■ **Data shown**:
+++

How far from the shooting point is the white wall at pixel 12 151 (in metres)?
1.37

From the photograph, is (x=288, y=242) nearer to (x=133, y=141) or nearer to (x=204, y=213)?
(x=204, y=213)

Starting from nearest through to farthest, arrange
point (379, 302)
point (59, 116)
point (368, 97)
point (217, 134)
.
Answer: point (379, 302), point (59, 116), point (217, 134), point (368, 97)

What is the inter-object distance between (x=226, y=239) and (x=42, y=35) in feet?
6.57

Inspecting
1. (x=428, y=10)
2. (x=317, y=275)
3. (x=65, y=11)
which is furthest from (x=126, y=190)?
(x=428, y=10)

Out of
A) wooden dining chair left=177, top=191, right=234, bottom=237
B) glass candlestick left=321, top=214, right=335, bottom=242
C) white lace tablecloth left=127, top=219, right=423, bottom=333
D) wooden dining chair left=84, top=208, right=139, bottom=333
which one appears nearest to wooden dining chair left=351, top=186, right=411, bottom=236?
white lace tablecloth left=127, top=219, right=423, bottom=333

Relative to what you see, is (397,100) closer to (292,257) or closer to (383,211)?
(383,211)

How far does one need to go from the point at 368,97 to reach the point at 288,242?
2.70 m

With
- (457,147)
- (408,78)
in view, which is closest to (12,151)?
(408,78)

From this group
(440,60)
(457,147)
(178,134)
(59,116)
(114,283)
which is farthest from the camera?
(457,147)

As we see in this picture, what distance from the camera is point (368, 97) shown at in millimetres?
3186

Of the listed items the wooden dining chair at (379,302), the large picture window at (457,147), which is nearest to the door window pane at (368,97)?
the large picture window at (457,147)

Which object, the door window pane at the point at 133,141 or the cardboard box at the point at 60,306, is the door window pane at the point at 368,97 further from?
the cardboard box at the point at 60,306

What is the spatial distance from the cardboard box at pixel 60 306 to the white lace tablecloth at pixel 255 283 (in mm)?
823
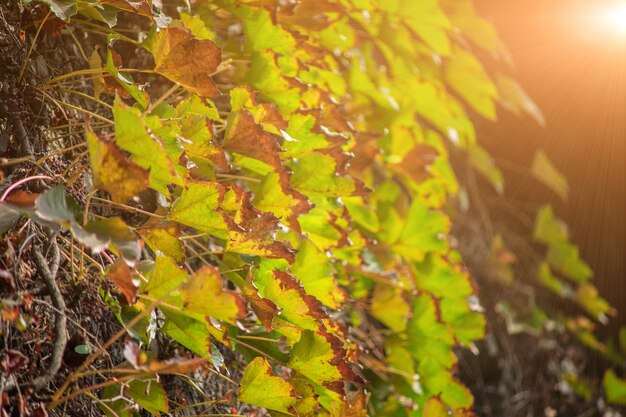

+++

Turn every non-blank line of the rows above into a numbered list, omitting the picture.

1. How far from the shooting point is the white wall at pixel 12 151 (in metres)?
2. 1.37
3. From the photograph, is (x=288, y=242) nearer to (x=133, y=141) or nearer to (x=204, y=213)?
4. (x=204, y=213)
5. Starting from nearest through to farthest, arrange
6. point (379, 302)
7. point (59, 116)
8. point (368, 97)
9. point (217, 134)
10. .
11. Answer: point (379, 302), point (59, 116), point (217, 134), point (368, 97)
12. What is the inter-object distance between (x=226, y=239) and (x=42, y=35) in feet?
13. 6.57
14. Inspecting
15. 1. (x=428, y=10)
16. 2. (x=317, y=275)
17. 3. (x=65, y=11)
18. which is furthest from (x=126, y=190)?
19. (x=428, y=10)
20. Out of
21. A) wooden dining chair left=177, top=191, right=234, bottom=237
22. B) glass candlestick left=321, top=214, right=335, bottom=242
23. C) white lace tablecloth left=127, top=219, right=423, bottom=333
24. D) wooden dining chair left=84, top=208, right=139, bottom=333
25. which one appears nearest to wooden dining chair left=351, top=186, right=411, bottom=236?
26. white lace tablecloth left=127, top=219, right=423, bottom=333
27. Relative to what you see, is (397,100) closer to (292,257) or closer to (383,211)?
28. (383,211)
29. How far does one need to go from the point at 368,97 to reach the point at 288,242?
30. 2.70 m
31. With
32. - (457,147)
33. - (408,78)
34. in view, which is closest to (12,151)?
35. (408,78)
36. From this group
37. (440,60)
38. (457,147)
39. (178,134)
40. (59,116)
41. (114,283)
42. which is farthest from the camera?
43. (457,147)
44. As we see in this picture, what distance from the camera is point (368, 97) shown at in millimetres?
45. 3186
46. Of the listed items the wooden dining chair at (379,302), the large picture window at (457,147), which is nearest to the door window pane at (368,97)?
47. the large picture window at (457,147)
48. Which object, the door window pane at the point at 133,141 or the cardboard box at the point at 60,306, is the door window pane at the point at 368,97 further from?
49. the cardboard box at the point at 60,306
50. What is the spatial distance from the cardboard box at pixel 60 306 to the white lace tablecloth at pixel 255 283 (in mm)?
51. 823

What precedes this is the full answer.